**TEXT:**
## begin

The Chaucerian tradition in Scotland-Robert HenrysonRobene and Makyne-William Dunbar-The Golden Targe -Comparisons of Dunbar with Chaucer and Burns-Gavin Douglas-Sir David Lyndsay-His religious satires.

THE arbitrary date 1475 is followed in English literature by a century of second-rate writers, in other words, of preparatory and tentative work. Among the names of those who, for want of better, we must describe as the leaders in English literature, there is not one that evokes enthusiasm, there is scarcely one that awakes an echo in the halls of remembrance. It is perhaps somewhat difficult to believe, but is yet the fact, that when we have enumerated Hawes, Skelton, More, Tyndale, Latimer, Wyatt, Ascham, Surrey, Udall, to whom might possibly be added Lord Berners, Heywood, and Foxe, we have named all the prominent writers of the century that followed Caxton in England. It is true that they produced among them one book of quite the first rank (the Utopia), but that was written in Latin. In Scotland it was very different; there the true Chaucerian tradition was handed on, and brilliant verse in Chaucer's vein was deftly wrought by apt pupils.

## end

Write the next part of the passage on English and Scottish literature after 1475, picking up after its final sentence.

(Spatial reasoning question data)
## begin

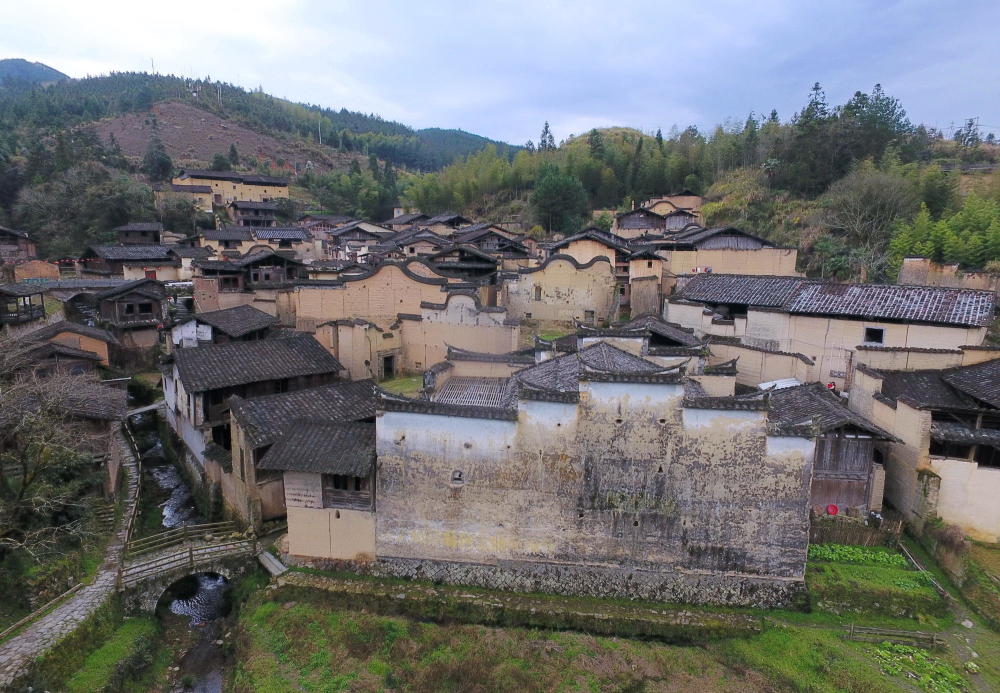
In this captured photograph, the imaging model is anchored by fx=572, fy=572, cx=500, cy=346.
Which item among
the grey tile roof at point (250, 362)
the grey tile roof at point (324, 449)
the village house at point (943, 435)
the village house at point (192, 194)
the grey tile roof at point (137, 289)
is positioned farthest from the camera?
the village house at point (192, 194)

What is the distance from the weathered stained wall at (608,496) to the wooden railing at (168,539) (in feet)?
17.5

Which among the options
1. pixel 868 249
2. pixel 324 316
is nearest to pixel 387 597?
pixel 324 316

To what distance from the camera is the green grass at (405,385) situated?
2243 centimetres

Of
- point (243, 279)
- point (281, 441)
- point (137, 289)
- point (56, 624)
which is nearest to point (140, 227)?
point (137, 289)

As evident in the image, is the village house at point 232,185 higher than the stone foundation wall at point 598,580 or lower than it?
higher

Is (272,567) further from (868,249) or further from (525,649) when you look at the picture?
(868,249)

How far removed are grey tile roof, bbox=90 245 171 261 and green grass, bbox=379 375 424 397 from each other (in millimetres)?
28645

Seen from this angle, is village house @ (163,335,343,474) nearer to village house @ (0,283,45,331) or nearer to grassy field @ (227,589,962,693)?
grassy field @ (227,589,962,693)

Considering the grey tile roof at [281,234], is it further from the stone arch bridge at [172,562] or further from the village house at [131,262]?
the stone arch bridge at [172,562]

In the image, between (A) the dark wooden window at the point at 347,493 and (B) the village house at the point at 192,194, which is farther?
(B) the village house at the point at 192,194

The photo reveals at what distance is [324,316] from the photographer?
87.8 ft

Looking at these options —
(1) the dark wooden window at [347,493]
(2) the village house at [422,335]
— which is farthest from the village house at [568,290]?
(1) the dark wooden window at [347,493]

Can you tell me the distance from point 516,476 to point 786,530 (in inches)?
234

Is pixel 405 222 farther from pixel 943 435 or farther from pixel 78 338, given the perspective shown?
pixel 943 435
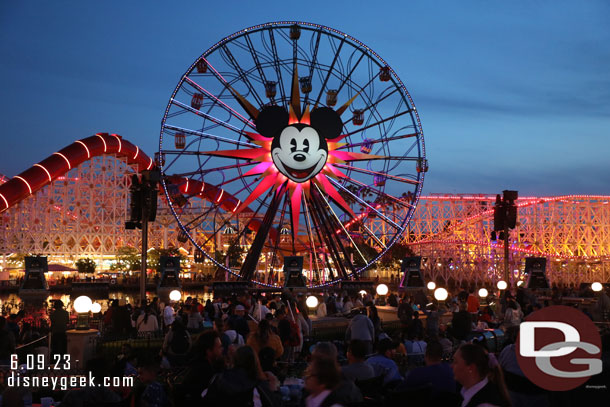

## end

**TASK OUTPUT:**
Most Chaucerian of these Scottish disciples of the English maker was Robert Henryson (an interesting link between the days of James I. and those of James IV.), who seems to have been educated abroad before he was

admitted at Glasgow University in 1462. Subsequently he became schoolmaster at Dunfermline, and died there at a ripe old age before 1506, when Dunbar mentions him as one of the departed. The principal works of Henryson are Moral Fables of Esop, Orpheus and Eurydice, The Testament of Cresseide (a sequel to Chaucer's Troilus and Criseyde), and the early pastoral (perhaps it should be described as the earliest, as it is certainly one of the best, in the English tongue) Robene and Makyne. This last, as its merit deserves, is the best known of Henryson's poems; it was included in Percy's Reliques of English Poetry and in many later anthologies. Robin and Marion were traditional names for rustic lovers in the Middle Ages. The earliest pastoral play in France, by Adam de la Halle (thirteenth century), bears the title Robin et Marion.

The amount of character and of local colour which Henryson managed to impart to these pieces is striking; they are full of playful satire, while as delineations of contemporary manners they merit a close appreciation. Behind the rude and archaic phraseology of Robene and Makyne lies hid an eclogue of a very high poetic merit.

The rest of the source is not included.